On windows, I am using CryptGenRandom
API in C (I thought it would be equivalent to /dev/random
or /dev/urandom
on Linux). To confirm it, I made random files using these with CryptGenRandom
on Windows and read from /dev/urandom
on Linux, and analyze the result using ent
.
The code sample I used to generate the random file using CryptGenRandom
(originally from here):
#include <windows.h>
static void
secure_entropy(void *buf, size_t len)
{
HCRYPTPROV h = 0;
DWORD type = PROV_RSA_FULL;
DWORD flags = CRYPT_VERIFYCONTEXT | CRYPT_SILENT;
if (!CryptAcquireContext(&h, 0, 0, type, flags) ||
!CryptGenRandom(h, len, buf)) {
printf("failed to gather entropy");
abort();
}
CryptReleaseContext(h, 0);
}
void test4()
{
size_t size = 1 << 20;
FILE *tfile = fopen("random_file", "w");
char *buf = malloc(size);
secure_entropy(buf, size);
fwrite(buf, 1, size, tfile);
fclose(tfile);
free(buf);
}
However, ent
shows me that the Arithmetic Mean of the random result is around 127.05 instead of 127.5 (as on Linux). I am confident that this is not an incident since I reproduce it several times on different computers and the result is consistent. To further investigate it, I wrote a python script to analyze the frequency of each number (from 0 to 255).

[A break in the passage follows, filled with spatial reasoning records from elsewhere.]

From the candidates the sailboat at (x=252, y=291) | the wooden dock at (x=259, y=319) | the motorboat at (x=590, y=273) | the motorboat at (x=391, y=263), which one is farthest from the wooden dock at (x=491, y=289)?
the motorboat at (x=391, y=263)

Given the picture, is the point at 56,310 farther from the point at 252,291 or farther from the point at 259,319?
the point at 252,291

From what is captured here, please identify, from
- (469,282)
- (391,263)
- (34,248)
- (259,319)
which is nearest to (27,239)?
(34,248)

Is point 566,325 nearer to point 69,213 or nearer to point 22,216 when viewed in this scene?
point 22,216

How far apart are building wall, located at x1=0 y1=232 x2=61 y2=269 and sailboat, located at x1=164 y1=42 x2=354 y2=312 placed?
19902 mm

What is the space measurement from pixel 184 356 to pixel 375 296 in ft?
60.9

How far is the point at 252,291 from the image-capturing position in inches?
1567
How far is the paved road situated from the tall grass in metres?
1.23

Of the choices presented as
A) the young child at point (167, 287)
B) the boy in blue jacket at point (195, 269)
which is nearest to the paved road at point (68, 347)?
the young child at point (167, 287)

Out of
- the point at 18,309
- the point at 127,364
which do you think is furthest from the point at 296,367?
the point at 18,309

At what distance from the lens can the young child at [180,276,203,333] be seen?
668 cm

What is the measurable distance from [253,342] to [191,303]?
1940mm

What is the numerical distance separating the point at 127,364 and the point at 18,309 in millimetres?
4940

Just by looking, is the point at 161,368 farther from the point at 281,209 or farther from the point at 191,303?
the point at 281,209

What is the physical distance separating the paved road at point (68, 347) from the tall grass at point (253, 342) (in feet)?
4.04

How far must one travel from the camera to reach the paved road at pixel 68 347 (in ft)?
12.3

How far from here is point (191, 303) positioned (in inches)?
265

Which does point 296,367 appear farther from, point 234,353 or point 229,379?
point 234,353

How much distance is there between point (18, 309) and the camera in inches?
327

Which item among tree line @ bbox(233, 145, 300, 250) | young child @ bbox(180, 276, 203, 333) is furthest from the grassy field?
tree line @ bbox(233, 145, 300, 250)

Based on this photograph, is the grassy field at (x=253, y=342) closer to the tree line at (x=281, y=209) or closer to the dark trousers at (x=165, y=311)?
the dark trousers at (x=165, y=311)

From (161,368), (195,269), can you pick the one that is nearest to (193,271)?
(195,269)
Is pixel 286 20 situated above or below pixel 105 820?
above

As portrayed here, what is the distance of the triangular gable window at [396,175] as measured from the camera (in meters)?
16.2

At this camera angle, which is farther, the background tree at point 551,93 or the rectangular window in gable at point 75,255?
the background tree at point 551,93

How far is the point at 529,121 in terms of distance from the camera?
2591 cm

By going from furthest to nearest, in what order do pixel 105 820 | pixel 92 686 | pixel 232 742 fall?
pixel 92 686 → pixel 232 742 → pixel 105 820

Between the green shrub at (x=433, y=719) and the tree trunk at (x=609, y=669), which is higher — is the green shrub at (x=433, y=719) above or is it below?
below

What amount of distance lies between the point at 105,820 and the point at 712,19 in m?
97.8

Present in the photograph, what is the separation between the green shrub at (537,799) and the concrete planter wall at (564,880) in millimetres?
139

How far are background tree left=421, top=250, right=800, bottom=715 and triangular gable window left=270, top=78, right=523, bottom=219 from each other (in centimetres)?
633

f = open("random_file", "rb")
a = f.read()
f.close()
tmp = [0 for _ in range(256)]
for x in a:
tmp[int(x)] += 1
print(tmp)
The result looks similar to this:
[4101, 4026, 4027, 4074, 4200, 4021, 4121, 4066, 4035, 3972, 4127, 4010,
3978, 8214, 4009, 4155, 4083, 4065, 4067, 4064, 3993, 4021, 4136, 4112, 4221,
4172, 4134, 4117, 3972, 4127, 4175, 4110, 4125, 4181, 4092, 4157, 4122, 4024,
4020, 4088, 3980, 4140, 4159, 4129, 4064, 4141, 4096, 4238, 4036, 4080, 4151,
4115, 4086, 4156, 4111, 4106, 4086, 4058, 4179, 4193, 4144, 4206, 4180, 4028,
4148, 4015, 3979, 4201, 4098, 4146, 4169, 4120, 4044, 4066, 4049, 4051, 4051,
4122, 4048, 4139, 4125, 4052, 4224, 4091, 4084, 4040, 4183, 4134, 3948, 4132,
3955, 4162, 4183, 4014, 4100, 4091, 4005, 4146, 4182, 4032, 4037, 3985, 4098,
4078, 4147, 4060, 4085, 4215, 4039, 4187, 4207, 4161, 4086, 4159, 4018, 4073,
4051, 4008, 4095, 4110, 4160, 4288, 4077, 4074, 4113, 4104, 4097, 4115, 4049,
3963, 4083, 4111, 4066, 4084, 4107, 4035, 3977, 4078, 4035, 4008, 3993, 4080,
4152, 4121, 4111, 4033, 4094, 4191, 4131, 3978, 4082, 4134, 4119, 4135, 4071,
3993, 3888, 4137, 4188, 4110, 4078, 4186, 4188, 4074, 4196, 4110, 4069, 4135,
4043, 4150, 4023, 4095, 4074, 4179, 4112, 4084, 4124, 4180, 4154, 3996, 4103,
4199, 4137, 4155, 4039, 4077, 4159, 4167, 4171, 4115, 4025, 4218, 4046, 4008,
4178, 3969, 4135, 4077, 4044, 4080, 4085, 4230, 4161, 4151, 4056, 4222, 4033,
4020, 4187, 4034, 4175, 4167, 3962, 4102, 4054, 3978, 4111, 4001, 4028, 4103,
4088, 4054, 4049, 4164, 4136, 4110, 4181, 3964, 4098, 4046, 3997, 4151, 4122,
4272, 4067, 4112, 4037, 4083, 4072, 4106, 4105, 4104, 4166, 4090, 4071, 4080,
4070, 4087, 4162, 4060, 4237, 4061, 4044, 4128, 4051, 4097]
in which it is clear that 13 (the 14th number) is approximately twice as likely to occur than all the rest of numbers, this would explain the Arithmetic Mean of 127.05 as well.
I am not sure whether it is a bug of CryptGenRandom
or I incorrectly implement it, but I have tested it on both my 64-bit Windows 10 and 32-bit Windows 7 computer, and the result is consistent. So anyone has any idea or could help further investigate and confirm it?